ABITBOL OU LA FOI VIVANTE
Par Saby Benveniste
Les censeurs de la Loi sont en général gentils, courtois et d'une culture étonnante. Pourquoi faut-il que par moments une certaine rigidité vienne tout gâcher ?
Il en est passé un, qui a séjourné quelques mois seulement à Lyon. Nous bavardions de la communauté et de ses problèmes. Je crus devoir en profiter pour dire tout le bien que je pensais de Salomon Abitbol. « Oui, bien sûr, dit-il en hochant tristement la tête. Mais quel dommage qu'un garçon pareil se promène tête nue... »
J'ai ainsi appris que la calotte compte beaucoup plus que la tête. Depuis, Abitbol a toujours quelque chose sur la tête. Mais fort heureusement ce qu'il y a dedans n'a pas changé. Depuis, Abitbol a reçu une récompense prestigieuse : le prix Shazar pour l'éducation.
L'œuvre de Saint-Fons
C'était aux temps lointains des débuts du Fonds Social à Lyon. Les hautes instances parisiennes avaient ouvert un crédit pour une Maison de Jeunes à Saint-Fons. Saint-Fons était dans un abandon total. Seul, Léon Picard, solide comme un roc, menait tambour battant la construction de l'édifice.
Et le jour vint où la Maison des Jeunes de St-Fons vit le jour. Mais qu'est un bâtiment ? Des pierres, des portes. On n'avait pas le sou pour animer. Et Salomon Abitbol vint. La Maison se mit à vivre. Les enfants affluèrent. Salomon Abitbol n'avait pas plus d'argent que ses prédécesseurs. Pour faire vivre la Maison, il rognait tout simplement sur son budget personnel. Je crois bien qu'il a vécu avec quatre fois rien pendant des années.
Une volonté et un regard
Mais Salomon Abitbol était là. Avec sa démarche voûtée, ses petits airs timides. Mais quelle volonté dans son regard ! Ce regard qui venait de très loin. Des caisses de bois tendues de tissus râpés : c'était sa salle de spectacle. Un projecteur borgne, c'était son cinéma. Mais une flamme intérieure l'animait. Il communiquait à tous sa passion.

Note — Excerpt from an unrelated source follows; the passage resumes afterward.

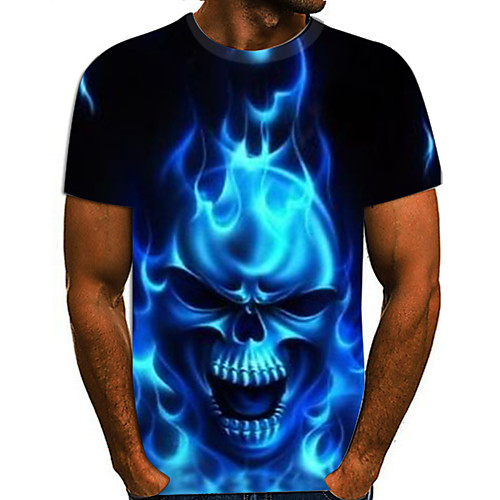 

Men's T shirt Color Block 3D Skull Plus Size Print Short Sleeve Daily Tops Rock Exaggerated Rainbow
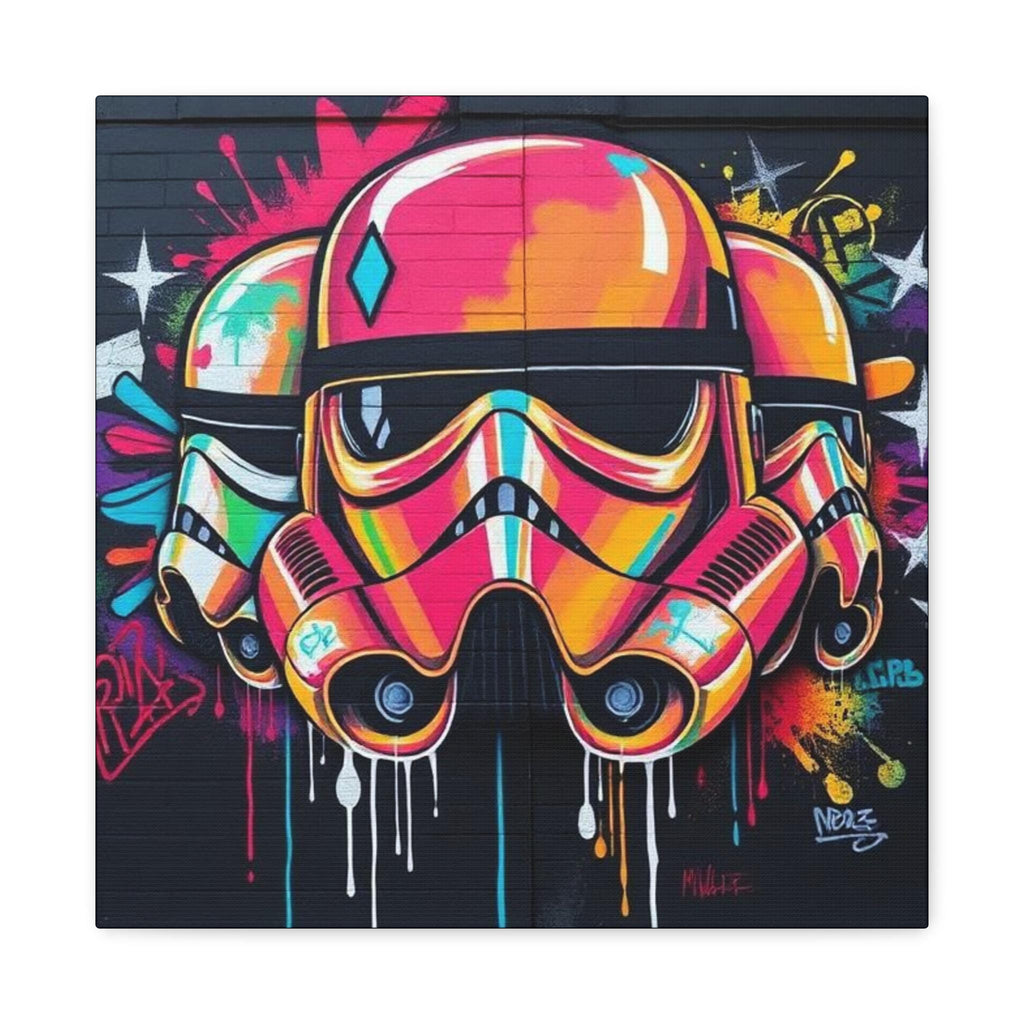 Neon Graffiti Space Trooper Canvas | Matte Stretched Wall Art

Salomon Abitbol a gagné. De Saint-Fons il monta à la Maison Communautaire, puis à La Duchère, puis un peu partout dans la périphérie lyonnaise. Abitbol, lui, travaille. Et comme il n'a guère le temps pour les mondanités, il est un peu oublié.

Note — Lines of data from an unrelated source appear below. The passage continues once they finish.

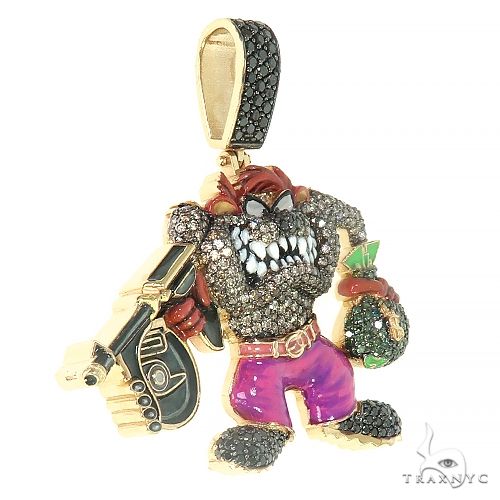 Custom Made Tasmanian Devil Diamond Pendant 66387 - Image 2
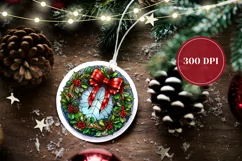 Christmas Wreath Ornament PNG, Christmas Ornament Template Product Image 2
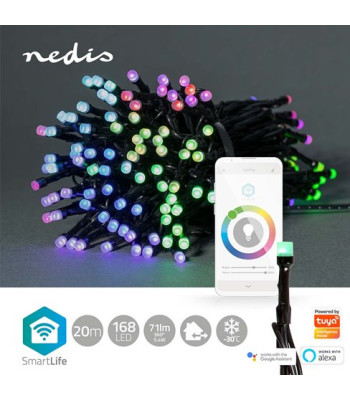 Nedis SmartLife 168 LED 20M farvede lys - Lyskæde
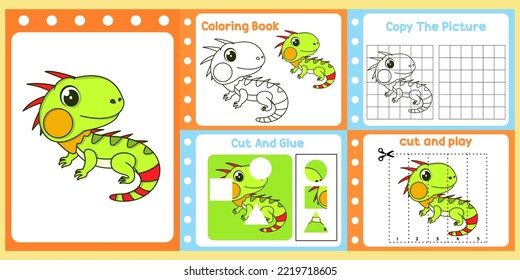 worksheets pack for kids with iguana vector. children's study book
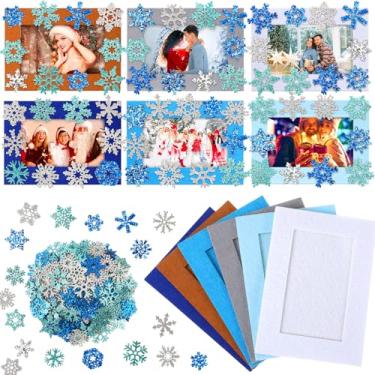 Imagem de Barydat 60 Pieces Christmas DIY Picture Frames Craft Kit for Kids Xmas Felt Photo Frames with 460 Foam Stickers Winter Crafts for Holiday Party Home Christmas Tree Decor (Classic Color,Snow)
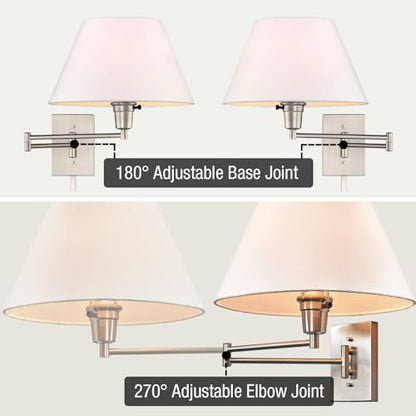 Kira Home Cambridge 15" Modern Swing Arm Wall Sconce with 3-Way Switch | White Empire Fabric Shade, 2-in-1 Plug In or Hardwired Bedroom Wall Lamp, Satin Nickel Finish - color: Brushed Nickel,White Shade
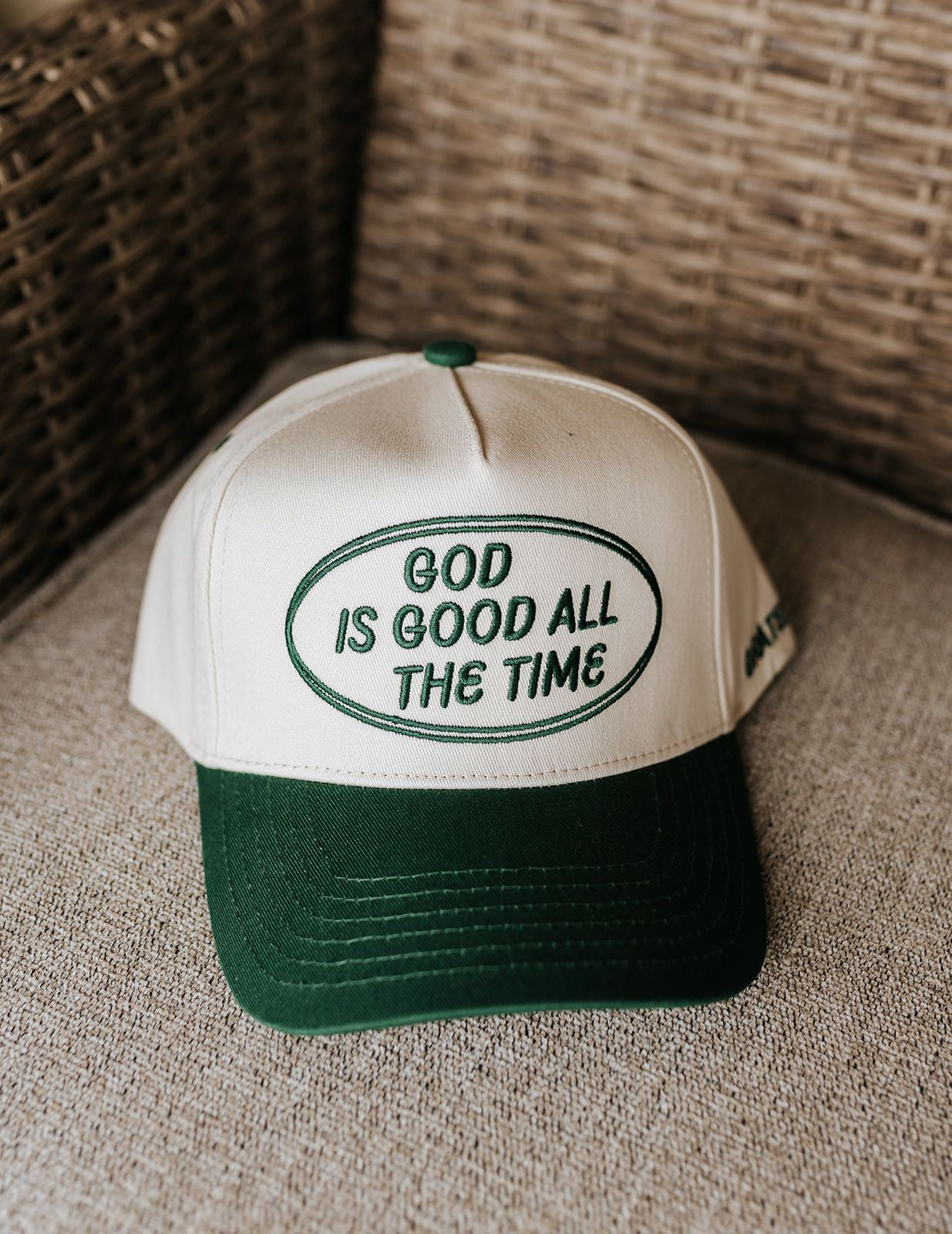 God Is Good Green Vintage Trucker Hat
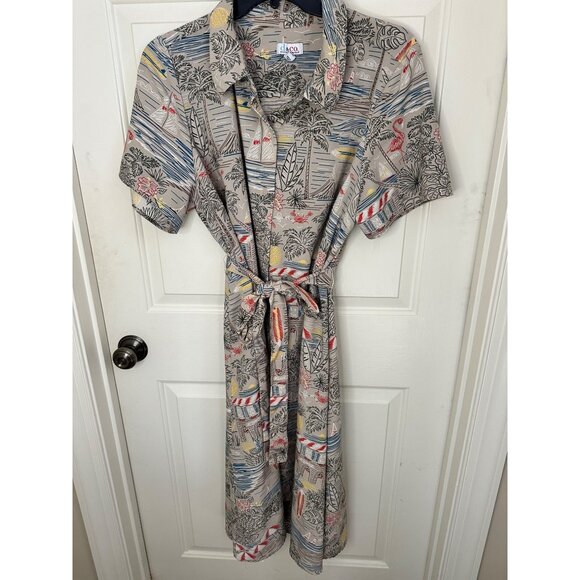 Denim & Co Size 2X Sailboats Beach Print Short Sleeve Button-Down Midi Dress W B - Picture 3 of 8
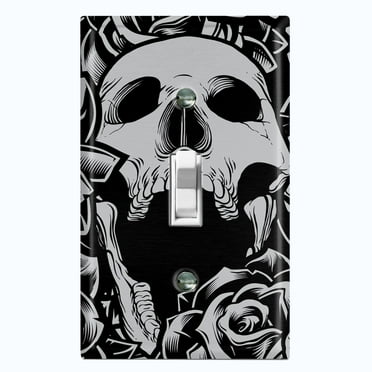 Metal Light Switch Plate Outlet Cover Skull Rose Flower Gray SKL002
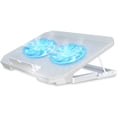 thumbnail image 1 of Tablette de Refroidissement pour Ordinateur Portable avec Hauteur Réglable Deux Ventilateurs de 5,1 Pouces 2 Ports USB Convient aux Ordinateurs Portables de 12 Pouces-15,6 Pouces (Noir), Blanc Us, 1 of 12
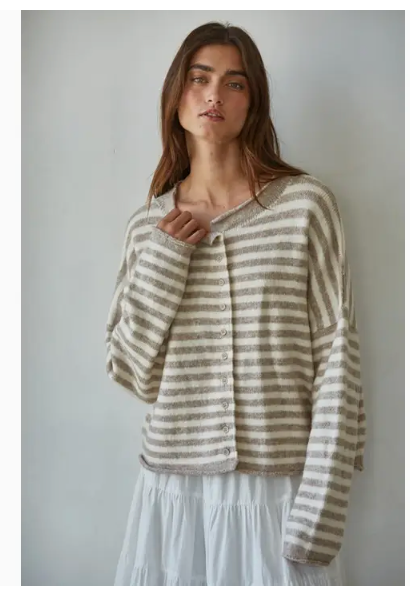Taupe Knit Sweater Striped Buttondown Cardigan Top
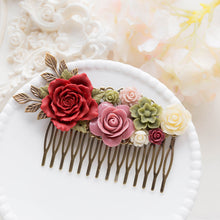 画像をギャラリービューアに読み込む, Dark Red Burgundy Dusty Rose Moss Green Bridal Hair Comb, Floral Hair Slide, Leaf Branch Floral Hair Piece, Country Wedding, Garden Wedding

Ce qu'il fait pour la jeunesse de la Région Lyonnaise, ce sera aux jeunes à le dire un jour. La seule chose que je lui souhaite, c'est de ne plus avoir de soucis financiers. C'est bien joli de repeindre des murs, mais le travail culturel, l'approche des êtres, c'est quand même autre chose.
Je comprends, M. le Président Dreyfus, que vous soyez ému en ce jour où enfin Abitbol est honoré. Mais je sais que dans votre for intérieur vous souhaitez également qu'un jour la Communauté Lyonnaise soit digne de Salomon Abitbol.